By July 2012, Dan Dennison was requiring him to contact the Health Advocate, the employee assistance program, or face being sacked.
“We can no longer afford to have you engage in behaviors that constitute creation of a hostile work environment,” he said.
Dan Dennison said on August 26 Vester Flanagan had complained of racial discrimination but “all these allegations were deemed to be unfounded”.
He said when Vester Flanagan was fired, he had to be escorted from the building by police “because he was not going to leave willingly or under his own free will”.
In the 23-page fax to ABC News apparently sent by Vester Flanagan under his professional name, he complained of suffering discrimination and bullying at work for being gay and black.
He said his anger had been “building steadily” and that he had become a “human powder keg” that was “waiting to go BOOM!!!!”
The writer expressed admiration for the teenagers who killed 13 people at Columbine High School in Colorado in 1999 and said the attack in Charleston, South Carolina, in which nine black churchgoers were killed in June this year, was what “sent me over the top”.
On August 26, a representative for Vester Flanagan’s family issued a statement expressing their “deepest condolences to the families of Alison Parker and Adam Ward”.
Alison Parker’s father said his family had lost their “bright, shining light”.
Alison Parker was conducting a live interview with a guest on tourism for the breakfast show, filmed by Adam Ward, when the incident occurred.
Suddenly, shots rang out, and viewers saw the camera fall to the ground.
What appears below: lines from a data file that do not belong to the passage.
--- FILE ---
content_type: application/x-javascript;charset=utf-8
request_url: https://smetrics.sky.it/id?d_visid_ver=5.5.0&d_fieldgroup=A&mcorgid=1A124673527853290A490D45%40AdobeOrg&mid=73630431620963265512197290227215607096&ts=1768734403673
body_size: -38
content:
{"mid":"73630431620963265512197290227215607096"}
Screams could be heard and the footage captured a brief glimpse of the gunman.
The station cut back to the studio – journalists would later have to continue broadcasting on the deaths of two of their colleagues.
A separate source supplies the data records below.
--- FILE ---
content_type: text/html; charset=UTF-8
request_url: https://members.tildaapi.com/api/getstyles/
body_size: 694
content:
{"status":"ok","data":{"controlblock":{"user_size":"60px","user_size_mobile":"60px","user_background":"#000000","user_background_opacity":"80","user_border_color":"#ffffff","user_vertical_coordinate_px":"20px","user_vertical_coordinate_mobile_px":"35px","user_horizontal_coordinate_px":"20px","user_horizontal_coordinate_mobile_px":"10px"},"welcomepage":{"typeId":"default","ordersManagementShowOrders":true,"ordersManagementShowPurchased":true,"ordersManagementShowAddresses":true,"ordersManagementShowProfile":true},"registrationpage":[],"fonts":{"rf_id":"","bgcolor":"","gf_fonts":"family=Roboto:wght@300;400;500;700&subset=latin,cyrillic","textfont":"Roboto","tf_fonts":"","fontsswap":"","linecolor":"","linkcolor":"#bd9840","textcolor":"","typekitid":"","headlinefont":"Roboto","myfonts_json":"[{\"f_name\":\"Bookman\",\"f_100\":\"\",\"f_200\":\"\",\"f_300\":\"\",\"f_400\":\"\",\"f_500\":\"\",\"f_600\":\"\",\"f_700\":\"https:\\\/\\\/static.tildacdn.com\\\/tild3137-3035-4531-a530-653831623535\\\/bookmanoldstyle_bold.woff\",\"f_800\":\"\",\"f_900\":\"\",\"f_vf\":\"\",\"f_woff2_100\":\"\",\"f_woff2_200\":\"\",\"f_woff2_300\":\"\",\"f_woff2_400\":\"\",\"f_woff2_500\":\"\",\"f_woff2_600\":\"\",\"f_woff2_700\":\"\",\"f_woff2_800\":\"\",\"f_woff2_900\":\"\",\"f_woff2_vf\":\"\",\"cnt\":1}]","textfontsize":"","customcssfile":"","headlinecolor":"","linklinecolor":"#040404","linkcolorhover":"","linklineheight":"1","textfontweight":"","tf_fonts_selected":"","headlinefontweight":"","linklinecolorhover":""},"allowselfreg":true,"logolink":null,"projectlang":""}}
Hours later, the gunman posted footage online of himself opening fire at close range. This was later removed.
He killed himself after a police chase.
The interviewee, Vicki Gardner of the Smith Mountain Lake Regional Chamber of Commerce, is in a stable condition in hospital following surgery.
President Barack Obama repeated his call for tougher gun laws after the attack.
“We’re willing to spend trillions of dollars to prevent terrorist activities, but we haven’t been willing so far at least to impose some common sense gun safety measures,” he said.